Aujourd’hui, les études sur le genre montrent qu’il ne s’agit pas d’un ordre établi de façon légale mais plutôt culturellement et tacitement.
Les hommes gardant en majorité le contrôle des économies, des forces militaires, des institutions éducatives et religieuses, s’est développée la notion de « privilège patriarcal », fil conducteur d’un système de croyances et du « système de guerre ». Le jugement éclair dont ont bénéficié les sept soldats met ce phénomène en évidence, une juridiction ordinaire et non le droit indigène alors que les faits se sont déroulés dans leur territoire.
Selon la revue Semana, les soldats avaient menacé la fillette si elle parlait : dans les sociétés patriarcales, la violence ne s’exerce pas seulement contre les femmes mais aussi contre les hommes qui la refusent, ce qui explique l’exclusion du sergent, et de toutes manières, dans les cent dix-huit autres cas de violence sexuelle présumée, commis par les Forces armées, aucun supérieur ne s’est vu exclu. C’est le silence et l’impunité, dans les pays de culture occidentale où dominent un système de justice et une logique de patriarcat : on argue alors de sentiments « vertueux », le risque de revictimiser ou d’humilier à nouveau les femmes qui se voient imposer une forme de honte et de culpabilité… Le courage de la fillette Emberá qui a parlé et celui de sa communauté qui l’a entourée, qui s’est unie sans crainte pour réclamer ses droits devant les installations du bataillon, sont donc admirables ! Face à la violence utilisée comme moyen pour résoudre les disputes…
Au-delà de l’indignation que peut provoquer cette dénégation de justice, il y a eu probablement en Colombie, au même moment, une série de coïncidences, de conversations, qui ont semé les graines d’une transformation culturelle à plus long terme : le 26 juin, cinq jours après le viol dont nous parlons, la revue Volcánicas a publié un reportage sur huit cas de délits sexuels présumés commis par le cinéaste le plus reconnu du pays, Ciro Guerra. Ce nouveau scandale a provoqué une cascade d’articles, de confessions, de prises de position comme celle du scénariste franco-colombien Jacques Toulemonde qui, en se disant du côté des victimes et en stigmatisant les mécanismes pervers de certaines relations sociales ou professionnelles, s’est vu attaqué violemment par les tenants du pouvoir patriarcal.
Cet effet « papillon » (qu’est- ce que la violence de genre ?, comment continuer à défendre le « privilège patriarcal » ?) peut être vu comme un signal positif même si, alors qu’est établie l’égalité légale entre les femmes et les hommes, les racines profondes, psychologiques et culturelles du patriarcat survivent dans les mentalités masculines et féminines.

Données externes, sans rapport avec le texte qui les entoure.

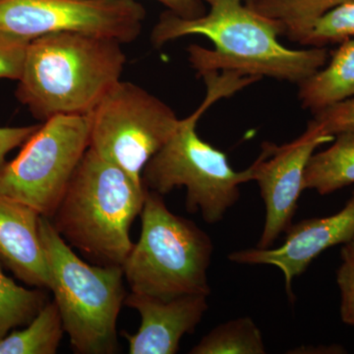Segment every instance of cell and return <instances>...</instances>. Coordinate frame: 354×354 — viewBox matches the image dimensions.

Il faut rappeler que l’Accord de paix en cours et pour lequel le président Manuel Santos a reçu le Nobel de la Paix prévoit dans le processus de négociation un chapitre important « Femmes, paix et sécurité » du Conseil de Sécurité des Nations unies qui engage tous les acteurs de cet accord ainsi que tous les États membres. Cette norme est obligatoire pour les acteurs armés comme pour tous ceux qui participent en général à des négociations et accords de paix.
Selon Rebecca Gindele, de la manière dont s’accompliront les stipulations de genre dans l’actuel processus de paix en Colombie, pourront être tirés des leçons et des apprentissages pour de futurs accords de paix dans le monde. Tous les rapports coïncident aujourd’hui pour reconnaître qu’il y a un retard dans l’accomplissement de ces stipulations liées au genre par rapport aux autres : il a été compliqué de traduire ces standards normatifs en réalités concrètes parce qu’il y a toujours une énorme difficulté à comprendre réellement la problématique de la violence sexuelle. Et surtout que le genre est une construction sociale et culturelle contingente, changeante et permutable.